The two sessions with reporters advertised an unstable man who clearly is not attached to reality and has no interest trying to be. They featured a president who had trouble articulating coherent thoughts and who lied at an astonishing rate. They really did perfectly capture the lunacy that has become the Trump presidency. But how did the Beltway press cover the mighty Trump meltdown, and specifically his joint press conference with the president of Finland?

Much of the Beltway press whitewashed the event, watering it down to seem as if Trump had merely been contentious and aggressive. Trump was in a "stormy" mood, according to The New York Times. Meanwhile, The Washington Post depicted the entire debacle as merely a "fiery," "combative" event (a "roller coaster"), and the Wall Street Journal stressed Trump's "free wheeling style." For news consumers, "stormy," "fiery" and "free wheeling" don't sound like there's reason for alarm, right? Those descriptors seem almost normal. They represent acceptable behavior by mainstream politicians, and don't even hint that Trump might be some kind of sociopath who uncorked epic, shocking meltdowns in plain view last week.

But so it goes at the Trump White House, as American reporters have become accustomed to turning Trump's erratic, unstable performances into something that appears to be not so unusual. In contrast though, foreign journalists, and particularly foreign journalists who travel to the U.S. and watch Trump's bizarre actions in person, don't have the same interest in normalizing him. Stunned visitors covering the same president, and who are likely less concerned about maintaining White House access, often present a much more accurate, and far less filtered look at Trump's disturbing conduct.

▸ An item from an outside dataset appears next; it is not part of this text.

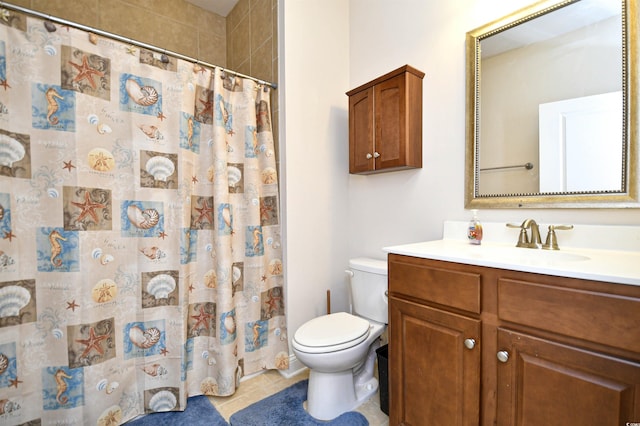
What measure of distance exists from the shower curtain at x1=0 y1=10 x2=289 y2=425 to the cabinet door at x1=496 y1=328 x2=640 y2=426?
132 cm

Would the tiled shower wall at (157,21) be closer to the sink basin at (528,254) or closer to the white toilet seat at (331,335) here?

In Finland, Trump's deranged press conference last week was dubbed a "Trump circus" by one leading newspaper, while a headline in the UK's Independent accurately called Trump's presser "rambling" and "furious." It seems journalists who view the Trump insanity from a different perspective aren't so circumspect about accurately describing the insanity that's unfolding in front of them.

When Australia's prime minister visited the White House last month and took part in yet another bizarre press event with Trump, one stunned Australian journalist covering the event turned to a Wall Street Journal reporter and asked, "Is it always like this?"

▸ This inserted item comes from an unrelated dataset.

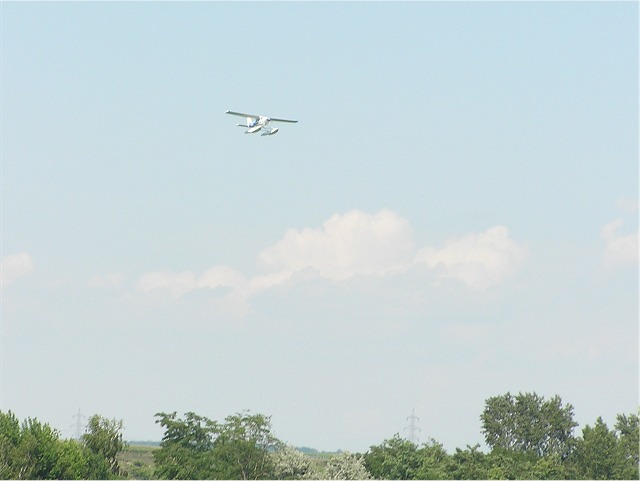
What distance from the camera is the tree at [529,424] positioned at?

Also traveling to the U.S. from Australia recently, Guardian journalist Lenore Taylor wrote about how amazed she was to watch Trump speak in person for extended monologues, how utterly incoherent his comments were, and how often reporters clean up those comments in order to make them seem sensible and normal within the context of news articles. "Watching just one press conference helped me understand how the process of reporting about this president can mask and normalize his full and alarming incoherence," she wrote in a piece headlined, "As a foreign reporter visiting the US I was stunned by Trump's press conference."

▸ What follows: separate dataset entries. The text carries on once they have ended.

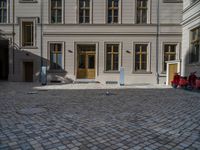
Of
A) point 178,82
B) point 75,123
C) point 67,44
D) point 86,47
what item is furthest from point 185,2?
point 75,123

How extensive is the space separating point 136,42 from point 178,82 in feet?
19.1

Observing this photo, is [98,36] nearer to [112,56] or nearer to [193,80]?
[112,56]

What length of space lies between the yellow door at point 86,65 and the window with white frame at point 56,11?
4061 mm

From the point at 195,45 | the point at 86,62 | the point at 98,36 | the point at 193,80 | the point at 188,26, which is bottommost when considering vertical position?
the point at 193,80

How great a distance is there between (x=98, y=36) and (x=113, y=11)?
282cm

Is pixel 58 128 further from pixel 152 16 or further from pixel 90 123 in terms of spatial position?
pixel 152 16

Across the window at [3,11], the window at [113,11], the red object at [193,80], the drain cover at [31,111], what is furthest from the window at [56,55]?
the drain cover at [31,111]

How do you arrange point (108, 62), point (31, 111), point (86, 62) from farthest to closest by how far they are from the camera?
point (86, 62) → point (108, 62) → point (31, 111)

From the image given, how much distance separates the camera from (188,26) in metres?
15.5

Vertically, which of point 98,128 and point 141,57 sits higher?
point 141,57

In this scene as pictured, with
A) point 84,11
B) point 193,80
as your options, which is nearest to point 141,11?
point 84,11

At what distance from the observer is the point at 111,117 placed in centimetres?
603

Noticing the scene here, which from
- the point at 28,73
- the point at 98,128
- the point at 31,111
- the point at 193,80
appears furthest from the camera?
the point at 28,73

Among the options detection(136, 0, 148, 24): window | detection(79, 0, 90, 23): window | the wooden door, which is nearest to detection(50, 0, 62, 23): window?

Speaking of normalizing the incoherence, the Times described Trump's manic Wednesday meltdowns this way: "President Trump used two events at the White House with the president of Finland on Wednesday to challenge Democrats as they pressed ahead with their investigation into whether Mr. Trump had abused the power of his office in seeking political dirt from Ukraine." Pretty pedestrian, right?

Why the larger hesitation among the American press? Why the lack of necessary truth-telling? It's likely the same reason lots of large news organizations, to this day, won't call Trump a liar, even though he's on pace to tell more than 16,000 lies while in office. News outlets don't want to take heat from conservatives and from the administration for calling Trump a liar. So even though they've documented that he lies all the time, reporters opt for timid words like "falsehoods" to soften the blow.

The same is true with regard to Trump's increasingly unhinged behavior. I doubt there are many members of the Washington press corps who watch Trump's unsettling public screeds and think, “He seems stable, and I have no questions about his mental capacity.” They all know it's a pressing issue. But newsrooms don't want to suffer the backlash—the shouts of "Liberal media bias!"—that would target any journalists who tackle the story, even though it's so obviously newsworthy.

So instead of telling the truth regarding Trump's dangerously erratic behavior, we get watered-down "stormy" and "fiery"-type coverage from the Beltway media. Thankfully, outsider journalists often provide a fresh perspective. As impeachment heats up (along with Trump’s madness), we’re going to need that clear-eyed viewpoint.